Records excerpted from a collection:
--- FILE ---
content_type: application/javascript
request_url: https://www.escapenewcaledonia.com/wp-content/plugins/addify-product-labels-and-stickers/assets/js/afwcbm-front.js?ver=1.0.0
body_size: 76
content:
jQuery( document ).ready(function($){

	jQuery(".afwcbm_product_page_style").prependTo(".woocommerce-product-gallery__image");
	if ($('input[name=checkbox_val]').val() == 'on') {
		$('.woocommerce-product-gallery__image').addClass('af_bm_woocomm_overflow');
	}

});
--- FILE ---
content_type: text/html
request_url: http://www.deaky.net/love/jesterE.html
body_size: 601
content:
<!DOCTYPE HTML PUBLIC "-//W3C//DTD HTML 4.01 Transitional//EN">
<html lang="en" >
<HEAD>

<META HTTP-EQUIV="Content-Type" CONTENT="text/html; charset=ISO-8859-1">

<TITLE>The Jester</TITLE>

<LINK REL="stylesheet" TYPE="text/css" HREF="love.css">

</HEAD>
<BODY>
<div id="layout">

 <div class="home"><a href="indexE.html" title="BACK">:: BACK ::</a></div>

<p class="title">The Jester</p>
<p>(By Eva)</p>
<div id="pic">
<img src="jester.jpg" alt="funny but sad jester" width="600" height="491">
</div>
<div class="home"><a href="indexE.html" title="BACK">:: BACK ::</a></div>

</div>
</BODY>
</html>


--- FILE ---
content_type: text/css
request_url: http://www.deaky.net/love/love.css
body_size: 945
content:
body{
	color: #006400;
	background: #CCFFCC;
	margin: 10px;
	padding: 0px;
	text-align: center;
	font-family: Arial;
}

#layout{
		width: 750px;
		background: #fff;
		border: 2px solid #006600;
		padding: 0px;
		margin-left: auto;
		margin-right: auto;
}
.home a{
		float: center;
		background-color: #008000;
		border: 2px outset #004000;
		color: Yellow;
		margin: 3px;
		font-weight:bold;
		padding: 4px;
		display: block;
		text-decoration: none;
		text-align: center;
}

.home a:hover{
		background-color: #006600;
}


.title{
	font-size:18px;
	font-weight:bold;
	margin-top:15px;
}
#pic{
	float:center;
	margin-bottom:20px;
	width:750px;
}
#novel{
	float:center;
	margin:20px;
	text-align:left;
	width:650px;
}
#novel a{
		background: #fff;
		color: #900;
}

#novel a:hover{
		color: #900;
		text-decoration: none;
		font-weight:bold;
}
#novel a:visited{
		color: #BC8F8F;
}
--
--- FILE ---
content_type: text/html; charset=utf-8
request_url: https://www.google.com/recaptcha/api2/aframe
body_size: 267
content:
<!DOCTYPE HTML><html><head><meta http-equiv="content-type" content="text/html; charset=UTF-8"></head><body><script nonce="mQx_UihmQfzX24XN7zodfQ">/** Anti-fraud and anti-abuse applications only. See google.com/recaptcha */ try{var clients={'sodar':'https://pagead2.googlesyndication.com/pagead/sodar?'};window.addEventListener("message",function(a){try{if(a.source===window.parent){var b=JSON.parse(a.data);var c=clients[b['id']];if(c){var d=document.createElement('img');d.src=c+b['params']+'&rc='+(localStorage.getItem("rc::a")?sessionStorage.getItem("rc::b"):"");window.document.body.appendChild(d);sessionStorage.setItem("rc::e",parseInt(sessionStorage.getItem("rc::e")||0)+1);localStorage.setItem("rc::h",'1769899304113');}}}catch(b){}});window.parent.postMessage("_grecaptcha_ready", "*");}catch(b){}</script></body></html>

### Brief:
Collect the lines of the records that include the string "recaptcha".

### Written response:
request_url: https://www.google.com/recaptcha/api2/aframe
<!DOCTYPE HTML><html><head><meta http-equiv="content-type" content="text/html; charset=UTF-8"></head><body><script nonce="mQx_UihmQfzX24XN7zodfQ">/** Anti-fraud and anti-abuse applications only. See google.com/recaptcha */ try{var clients={'sodar':'https://pagead2.googlesyndication.com/pagead/sodar?'};window.addEventListener("message",function(a){try{if(a.source===window.parent){var b=JSON.parse(a.data);var c=clients[b['id']];if(c){var d=document.createElement('img');d.src=c+b['params']+'&rc='+(localStorage.getItem("rc::a")?sessionStorage.getItem("rc::b"):"");window.document.body.appendChild(d);sessionStorage.setItem("rc::e",parseInt(sessionStorage.getItem("rc::e")||0)+1);localStorage.setItem("rc::h",'1769899304113');}}}catch(b){}});window.parent.postMessage("_grecaptcha_ready", "*");}catch(b){}</script></body></html>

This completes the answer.